= Jennifer Burns (historian) =

American historian (born 1975)

Jennifer Burns (born 1975) is an American historian serving as the Edgar E. Robinson Professor in United States History at Stanford University and as a research fellow at the Hoover Institution. She previously served as assistant professor of history at the University of Virginia from 2007 to 2012. Her research focuses on 20th-century U.S. political and cultural history, including the history of markets, capitalism, and economic ideas.

Burns has published major intellectual biographies of American political-economic thinkers, notably Goddess of the Market (2009) and Milton Friedman: The Last Conservative (2023). Goddess of the Market was reviewed in outlets such as Booklist, The Washington Times, and The New York Times, generally receiving a favorable reception.

== Early life and education ==
Burns grew up in Connecticut. She received her bachelor's degree in history from Harvard University in 1998 and her MA and PhD in history from the University of California, Berkeley.

== Works ==
=== Goddess of the Market: Ayn Rand and the American Right ===
Burns' 2009 book, Goddess of the Market: Ayn Rand and the American Right, examines Ayn Rand's intellectual and political influence, as well as her complex personal life. Burns received access to Rand's personal archives, the Ayn Rand Papers, which helped her provide a detailed account of Rand's rise to prominence, particularly her development of Objectivist philosophy and its enduring impact on American conservatism. Burns highlights Rand's important relationships, including her affair with Nathaniel Branden, who played a significant role in her intellectual circle. Rand's contentious relationship with religious conservatism and her evolving views on libertarianism are also explored. Burns shows why Rand's philosophy continues to resonate and how her life and reputation diverged from the ideals she championed.

As part of the promotion of the book, Burns was interviewed by Jon Stewart on The Daily Show.

=== Milton Friedman: The Last Conservative ===
Burns' 2023 book, Milton Friedman: The Last Conservative, explores the life and ideas of Milton Friedman, an important figure in 20th-century economics. Burns delves into Friedman's role in shaping modern economic thought, his contributions to the understanding of inflation, and the evolution of economics as a profession. Burns portrays Friedman not just as an economist but as a public intellectual whose advocacy for personal freedom and critique of government intervention left a lasting impact on American conservatism. Burns traces Friedman's career from his early days in the era before mathematical modeling dominated economics, describing his ability to voice complex ideas to a broader audience. The book also examines Friedman's willingness to collaborate with female economists, as well as his openness to promoting ideas that were initially out of favor. Burns situates Friedman alongside Rand, noting the parallel tracks through which both figures advanced libertarian ideas, contributing to the conservative shift in American political ideology in the late 20th century. Burn's choice to label Friedman a conservative was criticized by David R. Henderson of the Cato Institute.
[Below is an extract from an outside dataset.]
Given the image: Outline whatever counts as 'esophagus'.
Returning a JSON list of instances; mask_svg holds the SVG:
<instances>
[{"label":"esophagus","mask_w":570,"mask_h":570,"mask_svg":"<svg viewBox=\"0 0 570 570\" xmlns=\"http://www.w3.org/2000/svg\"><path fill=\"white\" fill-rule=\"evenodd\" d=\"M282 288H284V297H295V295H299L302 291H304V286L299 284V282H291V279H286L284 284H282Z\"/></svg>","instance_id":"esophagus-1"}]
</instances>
Henderson states that Friedman would be more accurately described as a classical liberal due to some of his social views.

== Honors and awards ==
In 1998, Burns was awarded the Thomas T. Hoopes Prize by Harvard University. In 2010, she was named Top Young Historian by the History News Network. For the 2017–2018 years, she was honoured with the Fellowship for University Professors by the National Endowment for the Humanities.